## [DOCUMENT SECTION]
....
A quick anti-rabbi thought here…
I’ve been reading a bit more about early Christianity and I experienced one of those moments: I come across an idea so obvious and trite that I don’t even think about it. And yet the idea stayed in my head and rattled around in there and I slowly realized that this thing is a lot more significant than I thought.
The idea is this: All the early Christians were Jews — not converts to Christianity, which didn’t really exist back then as a totally separate religion, but Jews. They were real Jews, born and raised in the Israelite culture of their time. What made them stand out only slightly from other Jews was that they believed that the messiah had already come…in the form of Jesus. But in all other ways, they were Jewish — their customs, their beliefs, their eating habits, their cosmology, etc.
....
Extracted data entries
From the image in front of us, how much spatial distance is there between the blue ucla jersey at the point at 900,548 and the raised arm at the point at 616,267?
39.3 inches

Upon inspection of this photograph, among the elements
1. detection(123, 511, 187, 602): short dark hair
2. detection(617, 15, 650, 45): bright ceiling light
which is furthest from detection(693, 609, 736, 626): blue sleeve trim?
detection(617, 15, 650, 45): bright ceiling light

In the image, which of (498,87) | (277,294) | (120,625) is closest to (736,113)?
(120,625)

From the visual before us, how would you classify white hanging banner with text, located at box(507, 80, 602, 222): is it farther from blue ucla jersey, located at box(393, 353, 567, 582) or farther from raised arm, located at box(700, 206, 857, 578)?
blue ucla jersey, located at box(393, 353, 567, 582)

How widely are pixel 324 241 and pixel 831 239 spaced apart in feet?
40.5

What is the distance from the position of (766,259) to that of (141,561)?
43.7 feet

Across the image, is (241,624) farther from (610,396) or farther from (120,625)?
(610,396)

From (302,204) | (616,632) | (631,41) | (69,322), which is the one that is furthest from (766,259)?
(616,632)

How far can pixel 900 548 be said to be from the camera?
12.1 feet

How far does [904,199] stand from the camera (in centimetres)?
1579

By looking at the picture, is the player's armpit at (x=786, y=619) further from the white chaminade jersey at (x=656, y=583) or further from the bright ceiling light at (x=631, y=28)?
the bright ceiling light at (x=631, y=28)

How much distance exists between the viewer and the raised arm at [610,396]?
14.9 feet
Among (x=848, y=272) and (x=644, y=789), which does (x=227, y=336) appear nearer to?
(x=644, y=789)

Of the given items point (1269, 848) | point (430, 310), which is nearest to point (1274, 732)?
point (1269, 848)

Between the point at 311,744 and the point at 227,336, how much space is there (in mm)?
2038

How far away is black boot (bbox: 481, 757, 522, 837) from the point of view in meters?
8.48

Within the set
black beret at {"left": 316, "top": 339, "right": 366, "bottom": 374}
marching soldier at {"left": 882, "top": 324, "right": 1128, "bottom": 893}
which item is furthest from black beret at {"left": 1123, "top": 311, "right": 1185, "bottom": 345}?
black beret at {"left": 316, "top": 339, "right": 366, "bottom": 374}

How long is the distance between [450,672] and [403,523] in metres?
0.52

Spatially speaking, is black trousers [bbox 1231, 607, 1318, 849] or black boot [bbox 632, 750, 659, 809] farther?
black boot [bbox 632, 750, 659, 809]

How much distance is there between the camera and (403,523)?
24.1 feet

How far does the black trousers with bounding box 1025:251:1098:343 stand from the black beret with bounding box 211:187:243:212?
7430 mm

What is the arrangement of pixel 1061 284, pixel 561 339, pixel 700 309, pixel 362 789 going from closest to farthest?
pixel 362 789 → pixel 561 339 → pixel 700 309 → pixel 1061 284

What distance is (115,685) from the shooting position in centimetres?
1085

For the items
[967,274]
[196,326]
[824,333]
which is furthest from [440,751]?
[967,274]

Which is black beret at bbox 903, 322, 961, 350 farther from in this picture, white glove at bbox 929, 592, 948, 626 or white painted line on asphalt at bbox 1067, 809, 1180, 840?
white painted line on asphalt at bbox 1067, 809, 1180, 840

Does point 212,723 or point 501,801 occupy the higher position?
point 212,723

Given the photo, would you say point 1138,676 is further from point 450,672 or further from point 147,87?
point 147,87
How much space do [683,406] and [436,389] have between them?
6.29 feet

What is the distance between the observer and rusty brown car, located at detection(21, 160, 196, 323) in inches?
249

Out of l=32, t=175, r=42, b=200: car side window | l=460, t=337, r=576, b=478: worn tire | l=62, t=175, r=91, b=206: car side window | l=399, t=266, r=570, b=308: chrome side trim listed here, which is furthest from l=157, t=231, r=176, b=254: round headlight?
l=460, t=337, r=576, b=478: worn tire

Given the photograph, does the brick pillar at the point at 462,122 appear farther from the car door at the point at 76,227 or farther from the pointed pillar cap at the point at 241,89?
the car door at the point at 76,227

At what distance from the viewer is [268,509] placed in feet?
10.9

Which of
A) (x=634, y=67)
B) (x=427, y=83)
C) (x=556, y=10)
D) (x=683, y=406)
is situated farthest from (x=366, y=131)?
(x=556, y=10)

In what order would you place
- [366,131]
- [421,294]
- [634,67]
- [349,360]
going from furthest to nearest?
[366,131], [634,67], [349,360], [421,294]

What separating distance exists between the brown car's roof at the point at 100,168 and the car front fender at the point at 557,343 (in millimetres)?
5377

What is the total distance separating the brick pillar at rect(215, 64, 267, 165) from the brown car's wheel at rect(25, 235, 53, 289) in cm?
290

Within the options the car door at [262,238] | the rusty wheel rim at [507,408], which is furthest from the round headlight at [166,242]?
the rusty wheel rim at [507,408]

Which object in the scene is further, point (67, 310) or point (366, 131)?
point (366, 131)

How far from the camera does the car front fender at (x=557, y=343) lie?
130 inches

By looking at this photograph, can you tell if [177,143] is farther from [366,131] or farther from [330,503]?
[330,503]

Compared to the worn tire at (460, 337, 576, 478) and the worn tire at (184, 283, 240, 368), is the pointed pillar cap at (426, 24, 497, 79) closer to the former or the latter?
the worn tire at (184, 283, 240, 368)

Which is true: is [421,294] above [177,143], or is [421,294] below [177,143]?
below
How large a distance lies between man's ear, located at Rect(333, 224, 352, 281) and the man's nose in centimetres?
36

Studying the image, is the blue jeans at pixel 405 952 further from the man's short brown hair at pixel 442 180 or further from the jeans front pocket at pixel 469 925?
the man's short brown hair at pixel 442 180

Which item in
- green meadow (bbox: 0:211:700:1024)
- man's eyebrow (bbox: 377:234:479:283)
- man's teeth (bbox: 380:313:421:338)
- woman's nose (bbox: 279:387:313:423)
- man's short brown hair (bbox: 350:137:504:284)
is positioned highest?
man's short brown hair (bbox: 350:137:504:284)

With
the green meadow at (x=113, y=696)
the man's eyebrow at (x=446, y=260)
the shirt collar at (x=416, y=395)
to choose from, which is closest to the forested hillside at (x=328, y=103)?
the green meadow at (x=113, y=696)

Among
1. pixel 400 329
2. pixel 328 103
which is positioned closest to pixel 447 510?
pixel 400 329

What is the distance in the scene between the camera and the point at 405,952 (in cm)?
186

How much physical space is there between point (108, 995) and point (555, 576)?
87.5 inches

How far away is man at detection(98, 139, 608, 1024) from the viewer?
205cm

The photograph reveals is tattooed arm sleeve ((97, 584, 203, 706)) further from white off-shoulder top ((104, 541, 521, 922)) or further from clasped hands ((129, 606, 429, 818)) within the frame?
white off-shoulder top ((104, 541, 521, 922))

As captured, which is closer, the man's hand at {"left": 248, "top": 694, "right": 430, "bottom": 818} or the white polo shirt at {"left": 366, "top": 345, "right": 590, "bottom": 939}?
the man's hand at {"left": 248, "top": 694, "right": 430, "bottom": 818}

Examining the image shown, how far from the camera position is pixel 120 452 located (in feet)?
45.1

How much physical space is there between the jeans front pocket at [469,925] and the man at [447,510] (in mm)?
....
## [SET TASKS]
**A)** From the passage on early Christianity, write out the text starting at "A quick anti-rabbi" and ending at "than I thought.".
**B)** Answer these questions using the passage on early Christianity:
(i) What had the writer been reading more about?
(ii) In what culture were the early Christians born and raised?
(iii) What belief made the early Christians stand out slightly from other Jews?

## [RESULTS IN ORDER]
**A)**
A quick anti-rabbi thought here…
I’ve been reading a bit more about early Christianity and I experienced one of those moments: I come across an idea so obvious and trite that I don’t even think about it. And yet the idea stayed in my head and rattled around in there and I slowly realized that this thing is a lot more significant than I thought.

**B)**
(i) Early Christianity.
(ii) The Israelite culture of their time.
(iii) They believed that the messiah had already come, in the form of Jesus.